I think these passages fit us well today, because there are a lot of things these days that can make us feel hopeless. The pandemic, for one, has us all on edge. Many of our communities are full of old structures and old institutions that need renewing if not replacing. Our society is full of violence and apathy. And our churches – all of them, of any kind – are struggling and have seen better days. We wonder how to reach out with God’s message to our communities, how to share the good news of Jesus, when people don’t seem to even want to hear it any more.

What does one do when it seems like hope is dead and the future looks bleak? Hannah was a woman in that same spot, who managed to find God and find hope. So I want to share her story this morning.

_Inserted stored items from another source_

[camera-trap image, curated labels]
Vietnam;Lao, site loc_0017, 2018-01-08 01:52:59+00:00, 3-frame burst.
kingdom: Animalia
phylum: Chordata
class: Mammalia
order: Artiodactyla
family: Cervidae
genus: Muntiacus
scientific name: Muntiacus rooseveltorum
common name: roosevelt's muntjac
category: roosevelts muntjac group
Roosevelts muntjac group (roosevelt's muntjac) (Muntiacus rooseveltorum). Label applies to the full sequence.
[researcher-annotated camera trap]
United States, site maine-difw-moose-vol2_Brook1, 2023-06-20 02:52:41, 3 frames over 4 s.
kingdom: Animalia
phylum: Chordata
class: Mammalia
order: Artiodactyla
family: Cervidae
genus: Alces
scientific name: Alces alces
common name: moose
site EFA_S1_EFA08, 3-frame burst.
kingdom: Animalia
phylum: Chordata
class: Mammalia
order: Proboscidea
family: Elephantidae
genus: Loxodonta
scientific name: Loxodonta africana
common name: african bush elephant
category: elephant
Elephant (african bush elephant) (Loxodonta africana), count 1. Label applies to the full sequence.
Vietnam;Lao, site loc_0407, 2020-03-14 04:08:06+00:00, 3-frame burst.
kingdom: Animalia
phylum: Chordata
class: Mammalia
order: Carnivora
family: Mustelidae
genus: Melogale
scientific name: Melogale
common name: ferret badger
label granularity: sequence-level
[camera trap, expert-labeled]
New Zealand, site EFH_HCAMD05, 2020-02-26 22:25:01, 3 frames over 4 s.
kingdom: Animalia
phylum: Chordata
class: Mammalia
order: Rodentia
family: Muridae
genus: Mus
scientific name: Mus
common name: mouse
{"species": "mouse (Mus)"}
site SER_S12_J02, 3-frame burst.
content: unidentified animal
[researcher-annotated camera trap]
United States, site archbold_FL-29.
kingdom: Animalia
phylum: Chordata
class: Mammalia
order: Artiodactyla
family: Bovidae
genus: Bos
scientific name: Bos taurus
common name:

Hannah was a young woman of the people of Israel. She was married to a wealthy man who believed in God whose name was Elkanah. Hannah’s name means “favor of God” or “grace of God,” but she didn’t feel very favored by God. After many years of marriage, to a husband who loved her very much, they had no children. Back then, in a world where there were no retirement homes or supermarkets or home health aides, the only way to eat was to farm, and a person’s senior years depended on having children who would be able to take care of the farm and the parents as they aged. And things would be even worse for Hannah if Elkanah died before she did. To be a widow or an orphan in those times was pretty much the worst thing that could happen to a person – it was literally life-threatening.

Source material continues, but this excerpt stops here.